Moreover, although the final instruction told the jury that it was to determine, on the basis of evidence, whether the State proved that the defendant was aware of the result of his actions, it also told the jury that it was “the law of this case” that the defendant “suffered from no mental condition that would have impaired his capacity to form the mental state of *400‘awareness’ at the time he acted.” A reasonable juror could have interpreted this instruction to mean that it was “the law of this case” that the defendant was aware of the results of his actions.

Because a reasonable juror could have understood the jury instructions to create a mandatory presumption that shifted the burden to the defendant on the element of intent, and because the charge read as a whole did not explain or cure this deficiency, we hold that the charge violated the defendant’s right to due process. See Franklin, 471 U.S. at 325.

The State urges üs to apply a harmless error analysis. An error of this magnitude requires reversal of the defendant’s conviction and is not amenable to harmless error analysis. See Sullivan v. Louisiana, 508 U.S. 275, 278-82 (1993). The jury in this case was instructed to presume the only element of the offense of second-degree murder that was at issue - whether the defendant was aware of the results of his conduct. The defendant’s only defense to this charge was that he was not aware at the time of the murder that his actions were causing his mother’s death. A presumption that the defendant was “aware,” as a matter of law, of the consequences of his actions, eliminated his only defense. See Franklin, 471 U.S. at 325-26. Absent this presumption, we can only speculate what a reasonable jury would have done. See Sullivan, 508 U.S. at 281.

Even were we to apply a harmless error analysis, we would find that the error was not harmless. The evidence that the defendant was aware of the results of his conduct was not so overwhelming as to render the court’s jury instructions harmless error. See Franklin, 471 U.S. at 325-26; Yates v. Evatt, 500 U.S. 391, 407-11 (1991). Indeed, the defendant repeatedly testified that he was not aware that he was causing his mother’s death at the time of the murder.

The State argues that the trial court’s instructions on the insanity defense were “not only legally correct but also necessary under the circumstances” because “of the defendant’s unrelenting presentation of a defense unavailable to [him] either by the facts of the case or the law.” We disagree.

The insanity defense applies to evidence “of a mental disease or defect that deprives the defendant of the ability to form a specific intent.” State v. James, 140 N.H. 50, 52 (1995) (emphasis added); see State v. Sylvia, 136 N.H. 428, 433 (1992). In this case, the defendant did not claim to have suffered from either a mental disease or defect.
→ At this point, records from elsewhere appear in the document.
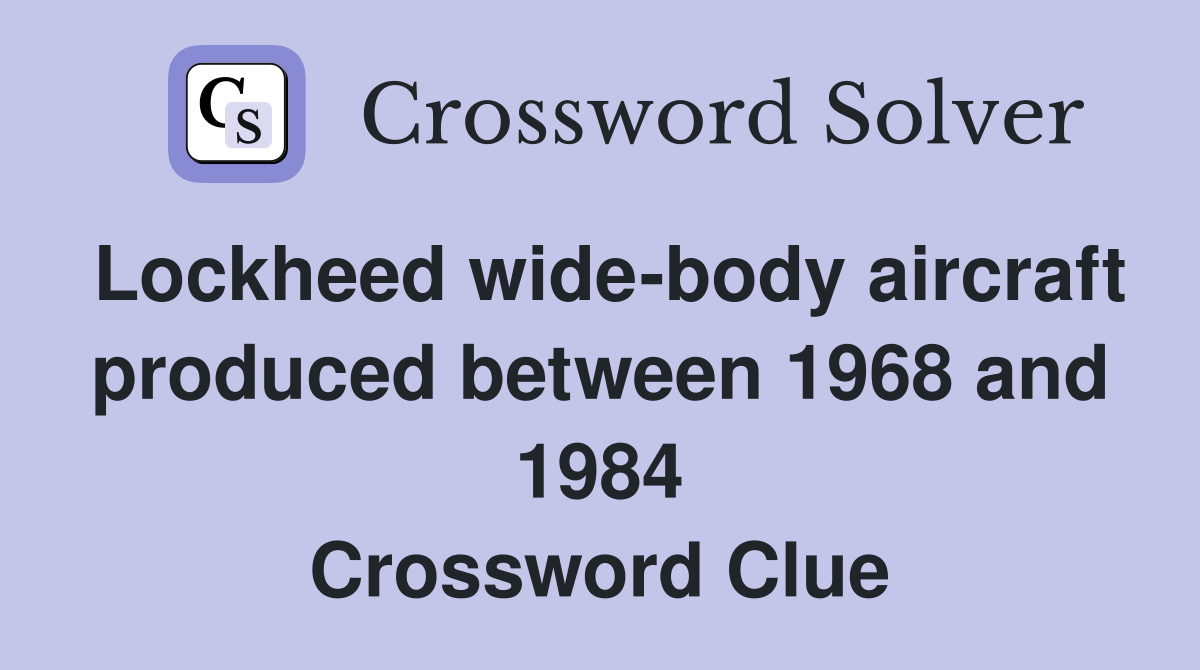 Lockheed wide-body aircraft produced between 1968 and 1984 Crossword Clue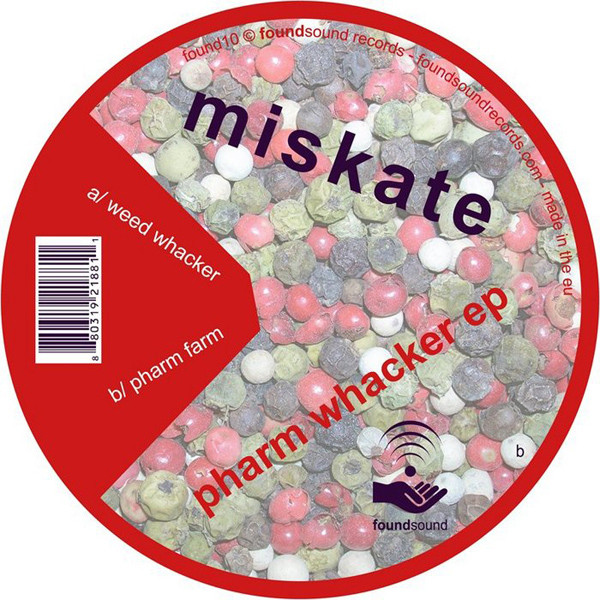 Miskate - Pharm Whacker EP | Foundsound (found10)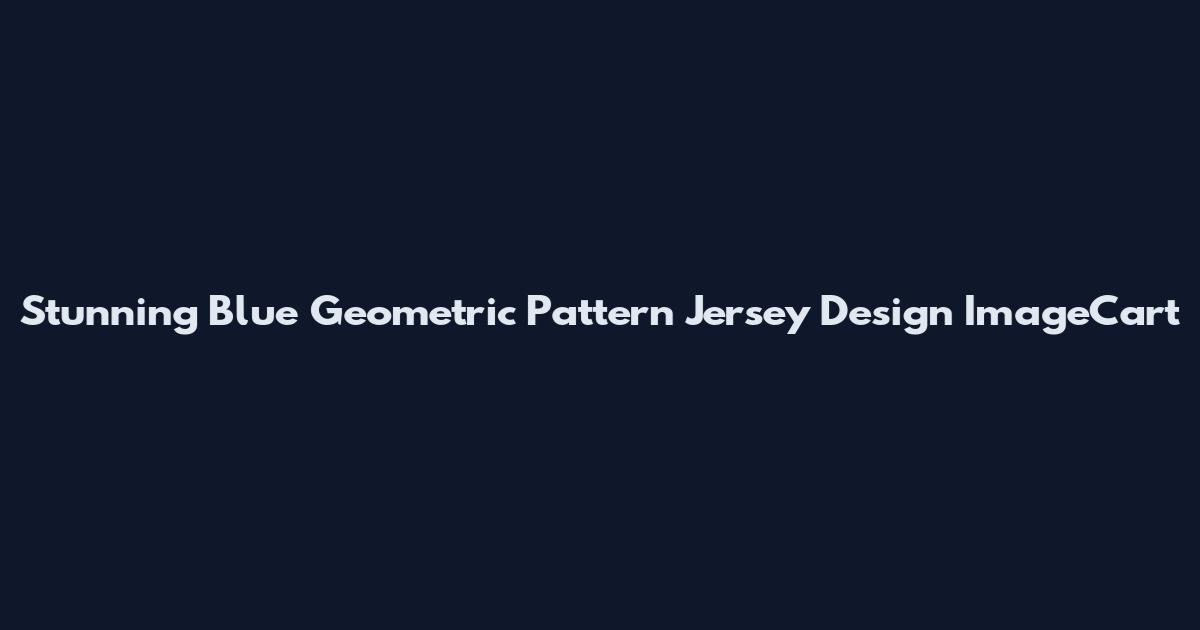Stunning Blue Geometric Pattern Jersey Design ImageCart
Rather, he asserted that, at the time of the offense, he was so upset that he did not act “knowingly.” Under these circumstances, there was no need for the court to have instructed the jury on the insanity defense. A defendant may offer *401evidence as to whether he possessed the requisite mens rea for the crimes charged without claiming to be insane. See State v. St. Laurent, 138 N.H. 492, 494 (1994). Where, as here, the crime charged requires proof that the defendant acted “knowingly,” the defendant need not assert an insanity defense before offering evidence that he was not “practically certain” that his conduct would cause a prohibited result. Bergen, 141 N.H. at 63 (quotation omitted). Just as insanity and mens rea can co-exist, so too can sanity and the lack of mens rea co-exist. See Novosel, 118 N.H. at 123.

Reversed and remanded.

brock, C.J., and Dalianis, J., concurred.